He's a normal man, a normal woman.
He/she holds a well paying job. They dress smartly and clean, and are very proud of their home. He/she is generally quiet and mild mannered and have more close friends than they can count. Life is good, the sun shines, they make a wonderful meal for friends on Thanksgiving and Christmas, never forgetting to put up the tree, and take it down in January. They are the salt of the Earth, as President John F. Kennedy called the Middle Class many years ago.
Then, on one fateful day, he/she lose their well paying job, and almost instantly money and food become critical. They begin to ration, to prioritize. Soon enough eviction follows like whooping cough to pneumonia. The next day, they are going through their closets, picking whatever of value they can find to keep with them. Stuff like the Bose stereo system and the big Sony color television were already sold in a garage sale months ago for pennies to the dollar, a beggar's sale.
With a large luggage bag carrying all of their belongings and precious items, photos, jewelry, keepsakes, extra clothing and the so forth, they go to friends and relatives. This is a stop gap solution. The vast majority of their friends, when this time arrives, cannot widen the tent cloths of their homes to render any realistic aid. There will be some excuse. He/She does not press the issue. Relatives, the same. Your parents, if they are able to, will. But in many cases, they can't.

Data block:
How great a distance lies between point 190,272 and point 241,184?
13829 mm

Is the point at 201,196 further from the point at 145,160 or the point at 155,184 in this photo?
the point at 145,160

Challenge A:
Reproduce the passage about losing a job, starting at "He's a normal" and ending at "many years ago.", but replace "Thanksgiving" with "Easter".
Challenge B:
In the passage about losing a job, what items had already been sold at a garage sale months earlier?
Challenge C:
Decide whether each statement agrees with the passage about losing a job. Answer yes or no for each, and quote the words from the passage that settle it.
(i) The Bose stereo system goes into the large luggage bag along with the other belongings.
(ii) Going to friends and relatives is described as a stop gap solution.
(iii) When friends offer an excuse, he/she presses the issue.

Final result A:
He's a normal man, a normal woman.
He/she holds a well paying job. They dress smartly and clean, and are very proud of their home. He/she is generally quiet and mild mannered and have more close friends than they can count. Life is good, the sun shines, they make a wonderful meal for friends on Easter and Christmas, never forgetting to put up the tree, and take it down in January. They are the salt of the Earth, as President John F. Kennedy called the Middle Class many years ago.

Final result B:
The Bose stereo system and the big Sony color television.

Final result C:
(i) No: "Stuff like the Bose stereo system and the big Sony color television were already sold in a garage sale months ago for pennies to the dollar."
(ii) Yes: "This is a stop gap solution."
(iii) No: "He/She does not press the issue."